The Telugu Ganga canal starts from the Sri Potuluri Veera Brahmendra Swami Reservoir (SPVBR) near Bramhagarimatam. "This canal proceeds southwards and ends two km from Nadhipalli near Badvel-Mydukur road. It is also referred to as Right Canal. Apart from this one more canal is being excavated from Madakaravarapalli, which is 1.5 km from Badvel. This canal goes southwards to the east of Sagileru river and along the western boundary of Sri Penusula Narasimha Wildlife Sanctuary. This part of the sanctuary falls under Kadapa forest division and this canal is referred to as Left Canal," explains the survey report (December 2005) prepared by the University of Cambridge, BNHS and the University of Reading and funded by Darwin Initiative.

In the last week of October 2005, work on the canal started and excavation machinery was seen in the scrub jungle near SLMW sanctuary. "Immediately, this was brought to the notice of the Divisional Forest Officer (DFO) in Kadapa, as well as to the Additional Principal Chief Conservator of Forests, AP government in Hyderabad. Prompt action taken by the APFD resulted in stopping the canal work on October 23, 2005," the survey report remarks. On January 16 this year work resumed only to be halted by the Supreme Court. With work orders snapped up by a major private contractor and Kadapa being the home constituency of the present chief minister, one can understand the urgency behind defiling two fine sanctuaries and its honourable citizen, the Jerdon's Courser.
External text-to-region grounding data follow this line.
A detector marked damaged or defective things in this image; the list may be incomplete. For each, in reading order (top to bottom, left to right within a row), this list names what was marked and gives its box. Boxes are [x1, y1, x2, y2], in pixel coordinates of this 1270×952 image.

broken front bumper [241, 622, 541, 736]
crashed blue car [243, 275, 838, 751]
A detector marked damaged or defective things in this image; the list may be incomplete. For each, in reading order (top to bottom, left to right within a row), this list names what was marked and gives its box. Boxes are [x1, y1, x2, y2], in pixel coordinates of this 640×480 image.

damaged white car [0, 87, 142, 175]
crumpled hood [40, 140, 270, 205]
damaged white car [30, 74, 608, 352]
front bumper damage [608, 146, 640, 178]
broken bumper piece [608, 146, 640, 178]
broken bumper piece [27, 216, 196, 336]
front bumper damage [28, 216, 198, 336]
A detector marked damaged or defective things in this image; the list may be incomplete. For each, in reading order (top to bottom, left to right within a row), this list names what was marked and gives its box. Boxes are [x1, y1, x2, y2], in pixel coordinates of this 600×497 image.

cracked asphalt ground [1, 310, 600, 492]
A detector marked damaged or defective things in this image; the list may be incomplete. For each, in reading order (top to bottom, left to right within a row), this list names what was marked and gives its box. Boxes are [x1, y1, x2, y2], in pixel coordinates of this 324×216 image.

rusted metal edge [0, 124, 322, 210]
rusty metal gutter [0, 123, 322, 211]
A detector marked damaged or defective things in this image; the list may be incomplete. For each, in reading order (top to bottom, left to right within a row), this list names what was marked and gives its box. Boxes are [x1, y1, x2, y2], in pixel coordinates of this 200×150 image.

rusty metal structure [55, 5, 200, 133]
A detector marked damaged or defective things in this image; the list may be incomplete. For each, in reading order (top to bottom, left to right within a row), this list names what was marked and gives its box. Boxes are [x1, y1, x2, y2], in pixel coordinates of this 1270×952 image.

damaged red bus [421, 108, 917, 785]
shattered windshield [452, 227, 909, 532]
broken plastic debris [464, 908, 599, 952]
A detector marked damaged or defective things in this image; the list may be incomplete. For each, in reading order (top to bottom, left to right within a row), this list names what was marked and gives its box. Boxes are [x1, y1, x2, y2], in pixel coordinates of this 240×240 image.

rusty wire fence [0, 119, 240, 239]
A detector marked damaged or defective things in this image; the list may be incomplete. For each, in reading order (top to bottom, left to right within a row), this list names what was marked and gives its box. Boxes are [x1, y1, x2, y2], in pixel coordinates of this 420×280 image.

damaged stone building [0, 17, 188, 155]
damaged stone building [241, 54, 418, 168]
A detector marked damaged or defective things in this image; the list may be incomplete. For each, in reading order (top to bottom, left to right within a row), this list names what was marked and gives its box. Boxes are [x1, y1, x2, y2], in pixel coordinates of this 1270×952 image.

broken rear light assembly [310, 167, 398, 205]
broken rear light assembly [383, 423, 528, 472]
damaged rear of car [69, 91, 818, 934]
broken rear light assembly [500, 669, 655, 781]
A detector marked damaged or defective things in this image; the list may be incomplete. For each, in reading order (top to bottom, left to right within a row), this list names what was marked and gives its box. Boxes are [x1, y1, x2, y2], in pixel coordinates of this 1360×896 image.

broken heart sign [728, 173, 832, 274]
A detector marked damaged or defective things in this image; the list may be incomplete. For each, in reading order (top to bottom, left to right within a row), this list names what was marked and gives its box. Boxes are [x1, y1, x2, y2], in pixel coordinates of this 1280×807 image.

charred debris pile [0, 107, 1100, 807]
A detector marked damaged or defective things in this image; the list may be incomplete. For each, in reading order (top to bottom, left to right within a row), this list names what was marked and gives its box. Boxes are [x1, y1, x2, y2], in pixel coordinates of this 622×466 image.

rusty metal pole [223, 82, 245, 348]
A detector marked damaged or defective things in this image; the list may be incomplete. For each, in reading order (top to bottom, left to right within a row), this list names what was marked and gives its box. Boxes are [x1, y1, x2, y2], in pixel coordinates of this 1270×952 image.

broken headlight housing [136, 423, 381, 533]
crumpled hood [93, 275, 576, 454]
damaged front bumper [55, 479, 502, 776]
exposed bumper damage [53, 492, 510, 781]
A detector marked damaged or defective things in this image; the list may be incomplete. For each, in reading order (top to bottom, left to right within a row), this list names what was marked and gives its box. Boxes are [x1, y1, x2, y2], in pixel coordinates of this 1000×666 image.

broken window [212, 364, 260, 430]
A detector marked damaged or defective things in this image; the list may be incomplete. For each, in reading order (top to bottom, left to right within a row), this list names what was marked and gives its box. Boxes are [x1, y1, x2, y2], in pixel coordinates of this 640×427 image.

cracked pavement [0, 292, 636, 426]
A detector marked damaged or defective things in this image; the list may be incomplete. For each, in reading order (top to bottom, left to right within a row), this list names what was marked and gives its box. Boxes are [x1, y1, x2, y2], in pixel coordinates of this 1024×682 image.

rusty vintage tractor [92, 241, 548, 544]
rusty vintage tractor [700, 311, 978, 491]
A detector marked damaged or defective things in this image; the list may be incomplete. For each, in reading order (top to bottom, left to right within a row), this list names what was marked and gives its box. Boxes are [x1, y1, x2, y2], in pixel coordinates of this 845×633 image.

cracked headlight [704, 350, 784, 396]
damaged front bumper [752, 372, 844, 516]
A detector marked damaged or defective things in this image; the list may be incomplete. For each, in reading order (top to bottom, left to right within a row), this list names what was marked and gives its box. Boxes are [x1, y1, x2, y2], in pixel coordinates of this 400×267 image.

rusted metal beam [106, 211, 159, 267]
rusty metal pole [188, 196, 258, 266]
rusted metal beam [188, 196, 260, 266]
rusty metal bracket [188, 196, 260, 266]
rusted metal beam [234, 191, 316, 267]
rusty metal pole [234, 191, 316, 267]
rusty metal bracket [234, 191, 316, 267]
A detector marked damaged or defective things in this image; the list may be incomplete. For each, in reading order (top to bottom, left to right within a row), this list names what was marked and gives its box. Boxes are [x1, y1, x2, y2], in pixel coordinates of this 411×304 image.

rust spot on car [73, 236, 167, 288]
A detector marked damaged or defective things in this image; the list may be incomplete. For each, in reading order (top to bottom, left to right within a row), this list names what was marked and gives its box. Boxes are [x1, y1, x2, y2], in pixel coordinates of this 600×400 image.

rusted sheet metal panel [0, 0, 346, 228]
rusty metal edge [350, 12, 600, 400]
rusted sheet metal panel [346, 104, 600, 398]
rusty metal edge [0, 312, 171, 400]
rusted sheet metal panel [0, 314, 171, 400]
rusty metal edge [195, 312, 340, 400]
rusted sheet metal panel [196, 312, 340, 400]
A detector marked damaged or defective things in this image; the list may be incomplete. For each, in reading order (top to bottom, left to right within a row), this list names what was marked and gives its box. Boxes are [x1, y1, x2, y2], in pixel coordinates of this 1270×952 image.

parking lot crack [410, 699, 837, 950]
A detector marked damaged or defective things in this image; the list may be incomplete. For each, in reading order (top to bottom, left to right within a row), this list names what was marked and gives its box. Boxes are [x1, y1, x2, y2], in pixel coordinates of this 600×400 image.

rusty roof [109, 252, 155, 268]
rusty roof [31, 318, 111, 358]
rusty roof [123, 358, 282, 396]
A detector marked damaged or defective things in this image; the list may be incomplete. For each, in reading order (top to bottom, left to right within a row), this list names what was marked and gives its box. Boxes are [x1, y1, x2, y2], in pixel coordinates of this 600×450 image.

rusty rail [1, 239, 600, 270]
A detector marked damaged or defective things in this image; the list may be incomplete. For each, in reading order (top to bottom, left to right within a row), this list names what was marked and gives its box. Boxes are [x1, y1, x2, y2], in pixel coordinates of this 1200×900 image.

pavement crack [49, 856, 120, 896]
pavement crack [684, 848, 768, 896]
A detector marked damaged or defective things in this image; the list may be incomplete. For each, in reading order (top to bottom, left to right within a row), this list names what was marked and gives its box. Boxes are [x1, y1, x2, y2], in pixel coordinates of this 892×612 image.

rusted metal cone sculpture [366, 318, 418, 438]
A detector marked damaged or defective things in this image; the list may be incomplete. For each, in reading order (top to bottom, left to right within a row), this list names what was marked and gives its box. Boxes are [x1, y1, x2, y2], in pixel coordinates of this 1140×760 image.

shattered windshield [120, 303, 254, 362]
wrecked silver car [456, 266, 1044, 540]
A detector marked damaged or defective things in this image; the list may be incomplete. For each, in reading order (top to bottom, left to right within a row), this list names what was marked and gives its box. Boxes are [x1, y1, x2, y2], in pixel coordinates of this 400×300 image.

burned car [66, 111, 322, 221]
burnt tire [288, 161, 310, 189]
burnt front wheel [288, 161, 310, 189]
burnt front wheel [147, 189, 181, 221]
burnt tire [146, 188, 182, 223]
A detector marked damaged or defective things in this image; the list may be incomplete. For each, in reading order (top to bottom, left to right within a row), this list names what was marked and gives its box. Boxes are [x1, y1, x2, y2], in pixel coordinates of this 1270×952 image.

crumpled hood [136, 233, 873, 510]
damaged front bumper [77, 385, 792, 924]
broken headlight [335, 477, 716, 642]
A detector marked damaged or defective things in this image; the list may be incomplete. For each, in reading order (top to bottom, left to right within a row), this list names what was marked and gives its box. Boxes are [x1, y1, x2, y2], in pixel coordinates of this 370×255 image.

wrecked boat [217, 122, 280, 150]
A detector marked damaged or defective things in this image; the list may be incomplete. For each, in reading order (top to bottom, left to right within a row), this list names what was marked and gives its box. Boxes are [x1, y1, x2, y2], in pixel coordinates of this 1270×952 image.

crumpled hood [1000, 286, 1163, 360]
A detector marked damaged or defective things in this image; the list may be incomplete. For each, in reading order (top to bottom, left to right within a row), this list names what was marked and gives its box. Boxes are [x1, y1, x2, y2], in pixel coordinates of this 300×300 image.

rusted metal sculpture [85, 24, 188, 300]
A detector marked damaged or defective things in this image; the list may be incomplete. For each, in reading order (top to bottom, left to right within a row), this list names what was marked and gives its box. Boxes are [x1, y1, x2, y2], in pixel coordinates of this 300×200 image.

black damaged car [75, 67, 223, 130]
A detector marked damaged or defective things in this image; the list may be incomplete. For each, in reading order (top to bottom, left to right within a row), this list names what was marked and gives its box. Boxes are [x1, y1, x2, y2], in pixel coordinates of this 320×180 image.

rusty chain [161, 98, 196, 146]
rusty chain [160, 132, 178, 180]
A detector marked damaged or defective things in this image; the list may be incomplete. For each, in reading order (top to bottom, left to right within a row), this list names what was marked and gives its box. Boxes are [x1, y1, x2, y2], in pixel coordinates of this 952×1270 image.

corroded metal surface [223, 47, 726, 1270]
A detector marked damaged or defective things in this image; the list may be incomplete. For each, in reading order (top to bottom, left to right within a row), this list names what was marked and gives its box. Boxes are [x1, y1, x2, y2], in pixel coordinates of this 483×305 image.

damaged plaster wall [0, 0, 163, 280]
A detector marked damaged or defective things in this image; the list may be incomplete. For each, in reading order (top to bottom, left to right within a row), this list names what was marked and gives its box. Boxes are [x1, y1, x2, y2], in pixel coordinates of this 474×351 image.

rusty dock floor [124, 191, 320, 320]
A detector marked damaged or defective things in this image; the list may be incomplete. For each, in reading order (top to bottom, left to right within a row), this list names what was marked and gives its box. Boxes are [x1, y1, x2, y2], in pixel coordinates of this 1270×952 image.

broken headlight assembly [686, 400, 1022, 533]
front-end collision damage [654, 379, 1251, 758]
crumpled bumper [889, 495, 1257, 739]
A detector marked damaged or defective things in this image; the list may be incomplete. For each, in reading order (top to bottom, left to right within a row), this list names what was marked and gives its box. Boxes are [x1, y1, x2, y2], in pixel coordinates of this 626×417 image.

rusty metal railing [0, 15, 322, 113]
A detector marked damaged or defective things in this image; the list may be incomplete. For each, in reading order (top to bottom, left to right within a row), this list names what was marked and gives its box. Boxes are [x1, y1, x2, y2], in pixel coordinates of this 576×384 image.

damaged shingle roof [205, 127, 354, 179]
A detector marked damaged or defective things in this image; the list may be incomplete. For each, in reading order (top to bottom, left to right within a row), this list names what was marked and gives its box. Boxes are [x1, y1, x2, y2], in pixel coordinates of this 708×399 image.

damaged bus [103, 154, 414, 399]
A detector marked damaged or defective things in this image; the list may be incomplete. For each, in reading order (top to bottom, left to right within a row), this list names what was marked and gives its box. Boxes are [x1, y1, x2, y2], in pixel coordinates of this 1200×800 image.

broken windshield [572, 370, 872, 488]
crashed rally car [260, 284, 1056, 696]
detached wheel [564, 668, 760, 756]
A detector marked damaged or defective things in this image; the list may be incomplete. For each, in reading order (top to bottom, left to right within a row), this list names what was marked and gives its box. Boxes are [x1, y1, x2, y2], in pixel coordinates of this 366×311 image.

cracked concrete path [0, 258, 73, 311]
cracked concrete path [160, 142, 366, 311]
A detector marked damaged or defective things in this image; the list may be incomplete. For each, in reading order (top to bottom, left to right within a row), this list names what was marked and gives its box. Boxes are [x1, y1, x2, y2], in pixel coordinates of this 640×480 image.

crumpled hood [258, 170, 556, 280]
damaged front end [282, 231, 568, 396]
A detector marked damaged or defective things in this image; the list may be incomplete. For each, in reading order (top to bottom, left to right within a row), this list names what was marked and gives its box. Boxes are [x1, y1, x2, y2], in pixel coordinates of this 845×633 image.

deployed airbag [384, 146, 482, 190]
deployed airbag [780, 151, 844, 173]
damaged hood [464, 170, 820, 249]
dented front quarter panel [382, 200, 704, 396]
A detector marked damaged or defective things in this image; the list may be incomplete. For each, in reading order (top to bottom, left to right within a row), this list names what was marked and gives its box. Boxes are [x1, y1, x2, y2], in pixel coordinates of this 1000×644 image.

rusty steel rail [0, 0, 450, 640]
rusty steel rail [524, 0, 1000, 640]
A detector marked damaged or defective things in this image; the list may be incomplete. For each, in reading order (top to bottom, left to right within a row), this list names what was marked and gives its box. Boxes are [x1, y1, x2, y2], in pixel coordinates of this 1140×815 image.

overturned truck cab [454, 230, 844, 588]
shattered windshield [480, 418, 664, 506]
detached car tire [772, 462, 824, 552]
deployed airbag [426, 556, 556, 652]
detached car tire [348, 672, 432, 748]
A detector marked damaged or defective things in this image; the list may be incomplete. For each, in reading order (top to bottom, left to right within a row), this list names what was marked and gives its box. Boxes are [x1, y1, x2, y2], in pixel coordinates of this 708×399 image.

If work goes ahead on the Telugu Ganga canal, wildlife scientists will not have enough time to study the bird of whose habits, little is known. The Ministry of Environment and Forests has recently given permission to the BNHS to radio track two birds in the sanctuary. "I am waiting for the day when I can hold the bird in my hands, strap a radio to its body and leave it alone. It will help me to know a bit about the bird," said an excited Jeganathan. Will that moment come?